[GH-ISSUE #1732] Use a single request for updating metadata and renaming objects #891

Open
opened 2026-03-04 01:49:42 +03:00 by kerem · 4 comments
Owner

Originally created by @CarstenGrohmann on GitHub (Jul 30, 2021).
Original GitHub issue: https://github.com/s3fs-fuse/s3fs-fuse/issues/1732

Currently, s3fs uses multipart requests with a single part to update metadata or rename objects of medium size (< 5GB).

By switching from multi-part requests to a single PUT request, s3fs can speed up such operations.

One possible change would be to modify put_headers() so that s3fscurl.PutHeadRequest() is executed most of the time.

Current code:

github.com/s3fs-fuse/s3fs-fuse@e1f3b9d8c1/src/s3fs.cpp (L760-L768)

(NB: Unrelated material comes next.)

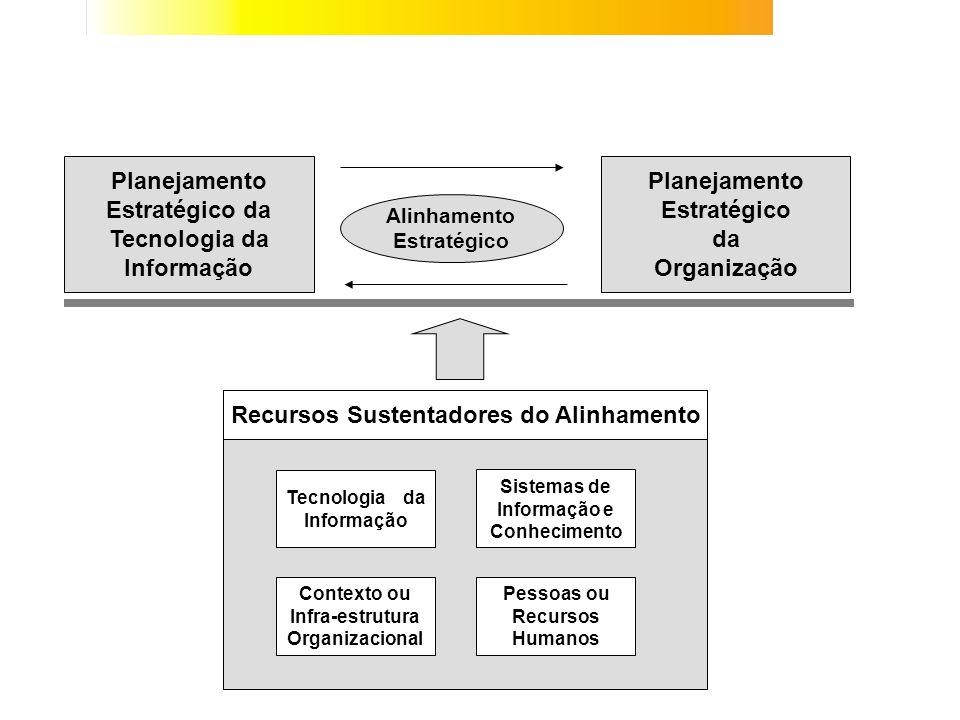 Recursos Sustentadores do Alinhamento Tecnologia da Informação Sistemas de Informação e Conhecimento Pessoas ou Recursos Humanos Contexto ou Infra-est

Suggested change: (untested) Use single PUT request for all < 5GB

diff --git a/src/s3fs.cpp b/src/s3fs.cpp
index 27419e8..83d6f47 100644
--- a/src/s3fs.cpp
+++ b/src/s3fs.cpp
@@ -757,7 +757,7 @@ int put_headers(const char* path, headers_t& meta, bool is_copy, bool use_st_siz
         size = get_size(meta);
     }
 
-    if(!nocopyapi && !nomultipart && size >= multipart_threshold){
+    if(!nocopyapi && !nomultipart && size >= FIVE_GB){
         if(0 != (result = s3fscurl.MultipartHeadRequest(path, size, meta, is_copy))){
             return result;
         }

What do you think about such change?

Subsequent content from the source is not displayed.